En cuanto arrastró la barca orilla arriba y la dejó varada, se sacó un lápiz del bolsillo de la ancha camisa blanca de hombre que llevaba, se quitó el sombrero, lo tiró al suelo de la lancha y, con rápida precisión, en dos o tres movimientos, se enroscó el pelo en el lápiz, le dio la vuelta, y su melena quedó recogida, como por ensalmo, en un moño impecable. ¿Fue entonces cuando comencé a sospechar que aquella mujer tenía el don de hacer que cosas relativamente complejas parecieran asombrosamente sencillas?

Cuando, muy a mi pesar, volví a prestar atención a la mulata holandesa cuyo retrato había quedado interrumpido por la llegada de la zódiac, ya no me pareció ni la mitad de hermosa: había algo pesado y rígido en su pose, y las sinuosas formas que antes se me habían antojado de lo más voluptuosas cobraron ahora cierta vulgaridad. Seguía siendo atractiva, de eso no cabía la menor duda pero, comparada con la de la recién llegada, su belleza adquiría un no sé qué de ordinario, aburrido y trivial. No tardaría en descubrir que uno de los principales rasgos de la mujer de la zódiac (en adelante, Gloria o, también, tía Gloria) era el tremendo impacto que ejercía en su entorno: aunque era menuda, cuando ella llegaba a un sitio, las cosas nunca volvían a ser lo que habían sido antes de que ella apareciera y la vida empezaba a girar a su alrededor.

"¡Gloria!". No fui el único cuya mirada se apresuró a buscar de dónde procedía aquella voz quejumbrosa. En cambio, la tripulante de la barca que tan hábilmente había arribado a puerto y que ahora estaba ocupada trasladando diversos enseres desde la lancha a la arena continuó impertérrita con sus actividades, haciendo oídos sordos a aquella llamada? "¡Tía Gloria! Se me ha enredado el pie en una cuerda y no puedo bajar".

-¡Cuántas veces tendré que decirte que en un barco las cuerdas se llaman cabos!
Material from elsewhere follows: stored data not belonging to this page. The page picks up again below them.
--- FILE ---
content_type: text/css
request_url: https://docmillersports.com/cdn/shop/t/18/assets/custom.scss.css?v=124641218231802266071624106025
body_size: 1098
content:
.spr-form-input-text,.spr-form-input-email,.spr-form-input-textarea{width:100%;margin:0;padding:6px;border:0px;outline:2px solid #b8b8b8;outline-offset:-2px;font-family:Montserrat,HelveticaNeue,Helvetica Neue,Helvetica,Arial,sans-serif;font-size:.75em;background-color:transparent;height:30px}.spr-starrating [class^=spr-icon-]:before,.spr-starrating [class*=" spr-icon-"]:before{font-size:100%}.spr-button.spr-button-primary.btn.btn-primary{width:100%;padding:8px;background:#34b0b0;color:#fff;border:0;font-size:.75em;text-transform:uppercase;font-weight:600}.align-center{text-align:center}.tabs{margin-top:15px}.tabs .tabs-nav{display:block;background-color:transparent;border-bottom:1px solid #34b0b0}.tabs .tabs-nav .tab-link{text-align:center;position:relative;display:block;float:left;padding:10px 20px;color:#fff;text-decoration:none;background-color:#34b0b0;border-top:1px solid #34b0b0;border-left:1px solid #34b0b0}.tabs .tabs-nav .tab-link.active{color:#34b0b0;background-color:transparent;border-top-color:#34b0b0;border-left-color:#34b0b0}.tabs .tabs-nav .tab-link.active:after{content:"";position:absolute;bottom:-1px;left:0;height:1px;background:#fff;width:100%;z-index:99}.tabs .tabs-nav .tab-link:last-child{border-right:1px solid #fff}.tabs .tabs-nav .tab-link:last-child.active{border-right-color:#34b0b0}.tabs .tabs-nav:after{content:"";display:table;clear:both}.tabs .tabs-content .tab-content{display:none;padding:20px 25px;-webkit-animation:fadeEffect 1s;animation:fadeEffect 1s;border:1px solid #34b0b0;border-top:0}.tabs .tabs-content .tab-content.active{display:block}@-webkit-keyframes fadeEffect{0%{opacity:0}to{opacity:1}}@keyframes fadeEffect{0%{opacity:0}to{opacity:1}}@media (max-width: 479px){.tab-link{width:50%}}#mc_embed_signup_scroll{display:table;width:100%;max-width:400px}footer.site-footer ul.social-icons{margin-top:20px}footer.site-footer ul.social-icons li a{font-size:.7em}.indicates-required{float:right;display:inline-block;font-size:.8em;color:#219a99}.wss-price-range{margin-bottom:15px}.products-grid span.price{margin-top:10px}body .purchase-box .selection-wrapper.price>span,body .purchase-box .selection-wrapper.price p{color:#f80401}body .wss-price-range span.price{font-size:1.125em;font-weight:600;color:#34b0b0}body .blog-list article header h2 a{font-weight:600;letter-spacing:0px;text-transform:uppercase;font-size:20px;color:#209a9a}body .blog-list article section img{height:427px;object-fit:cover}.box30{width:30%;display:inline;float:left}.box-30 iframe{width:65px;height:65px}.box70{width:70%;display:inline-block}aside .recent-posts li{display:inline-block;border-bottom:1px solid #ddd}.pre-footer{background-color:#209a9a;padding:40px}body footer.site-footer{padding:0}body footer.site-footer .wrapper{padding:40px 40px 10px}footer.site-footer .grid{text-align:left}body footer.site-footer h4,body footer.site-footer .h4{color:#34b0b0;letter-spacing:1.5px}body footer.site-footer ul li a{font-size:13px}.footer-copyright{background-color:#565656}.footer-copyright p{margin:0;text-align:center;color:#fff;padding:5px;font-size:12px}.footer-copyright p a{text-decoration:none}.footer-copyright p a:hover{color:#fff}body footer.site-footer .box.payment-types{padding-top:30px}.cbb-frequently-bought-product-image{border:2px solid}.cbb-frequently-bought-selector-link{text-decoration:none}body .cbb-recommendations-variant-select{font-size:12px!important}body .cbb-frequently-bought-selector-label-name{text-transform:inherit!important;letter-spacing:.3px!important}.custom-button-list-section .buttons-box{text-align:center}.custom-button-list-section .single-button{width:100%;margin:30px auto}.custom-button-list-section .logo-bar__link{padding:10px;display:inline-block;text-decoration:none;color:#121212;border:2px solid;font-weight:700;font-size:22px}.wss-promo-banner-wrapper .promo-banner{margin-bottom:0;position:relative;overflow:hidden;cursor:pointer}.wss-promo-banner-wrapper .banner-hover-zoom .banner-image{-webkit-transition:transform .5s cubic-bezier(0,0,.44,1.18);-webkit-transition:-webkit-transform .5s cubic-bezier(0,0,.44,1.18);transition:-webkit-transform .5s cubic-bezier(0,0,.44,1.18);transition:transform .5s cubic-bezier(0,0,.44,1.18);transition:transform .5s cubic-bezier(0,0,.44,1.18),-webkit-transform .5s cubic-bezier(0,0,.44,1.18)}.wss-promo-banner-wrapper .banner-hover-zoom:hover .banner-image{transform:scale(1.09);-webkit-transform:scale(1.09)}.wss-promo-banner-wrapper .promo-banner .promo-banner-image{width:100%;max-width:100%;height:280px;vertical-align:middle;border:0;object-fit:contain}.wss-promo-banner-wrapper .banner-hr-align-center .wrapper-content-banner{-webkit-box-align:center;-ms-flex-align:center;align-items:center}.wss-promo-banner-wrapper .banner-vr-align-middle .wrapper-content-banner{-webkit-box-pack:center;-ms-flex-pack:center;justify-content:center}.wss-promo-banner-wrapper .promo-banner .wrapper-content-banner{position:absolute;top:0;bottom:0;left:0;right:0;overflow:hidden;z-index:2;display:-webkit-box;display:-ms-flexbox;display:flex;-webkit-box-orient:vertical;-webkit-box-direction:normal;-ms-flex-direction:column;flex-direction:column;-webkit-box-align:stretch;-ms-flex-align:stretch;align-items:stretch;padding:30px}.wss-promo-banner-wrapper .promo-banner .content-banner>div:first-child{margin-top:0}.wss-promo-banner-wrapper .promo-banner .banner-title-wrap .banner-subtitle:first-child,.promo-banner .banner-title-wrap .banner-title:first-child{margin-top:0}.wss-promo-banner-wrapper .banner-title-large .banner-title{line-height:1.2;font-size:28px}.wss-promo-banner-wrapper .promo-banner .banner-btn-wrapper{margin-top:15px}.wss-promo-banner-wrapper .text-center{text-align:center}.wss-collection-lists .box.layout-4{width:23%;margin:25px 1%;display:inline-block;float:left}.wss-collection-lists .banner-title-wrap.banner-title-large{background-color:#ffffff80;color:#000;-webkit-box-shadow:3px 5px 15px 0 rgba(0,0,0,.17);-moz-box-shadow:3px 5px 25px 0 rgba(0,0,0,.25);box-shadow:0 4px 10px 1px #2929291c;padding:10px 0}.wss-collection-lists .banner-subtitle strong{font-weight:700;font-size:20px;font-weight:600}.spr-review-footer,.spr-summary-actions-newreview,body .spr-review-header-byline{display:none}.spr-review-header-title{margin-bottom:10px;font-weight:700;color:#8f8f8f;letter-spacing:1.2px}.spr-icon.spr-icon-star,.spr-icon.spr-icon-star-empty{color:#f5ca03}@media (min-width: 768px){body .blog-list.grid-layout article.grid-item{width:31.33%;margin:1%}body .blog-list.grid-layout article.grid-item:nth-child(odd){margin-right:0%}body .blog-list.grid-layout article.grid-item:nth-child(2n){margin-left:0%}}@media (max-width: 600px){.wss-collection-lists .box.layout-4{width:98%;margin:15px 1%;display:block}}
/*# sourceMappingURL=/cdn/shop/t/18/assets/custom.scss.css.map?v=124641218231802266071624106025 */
Después de ayudar a la niña a deshacer el entuerto, Gloria persistió en su despliegue de actividad febril. En dos o tres movimientos de una precisión coreográfica, sacó una sombrilla de su funda y la plantó en la arena. Luego extendió una toalla y armó una silla plegable y, en algún momento entre esas dos cosas, se deshizo el moño, aunque estaba tan impecable como cuando se lo hizo, volvió a hacérselo a toda velocidad, se quitó la ancha camisa que llevaba encima del biquini y se untó el cuerpo con un aceite bronceador.

Mientras la observaba, estudiando fascinado la gracia vivaz de sus movimientos, animados por una viva conciencia de ella misma y de su propio cuerpo, y de la mirada ajena, por más que en apariencia estuviera concentrada tan sólo en sus gestos, lamenté no ser cineasta en lugar de pintor. De habernos conocido en la actualidad, sin duda la habría inmortalizado con mi cámara de vídeo de última generación en lugar de con mis lápices, impotentes para captar el espíritu de Gloria, pura belleza en movimiento.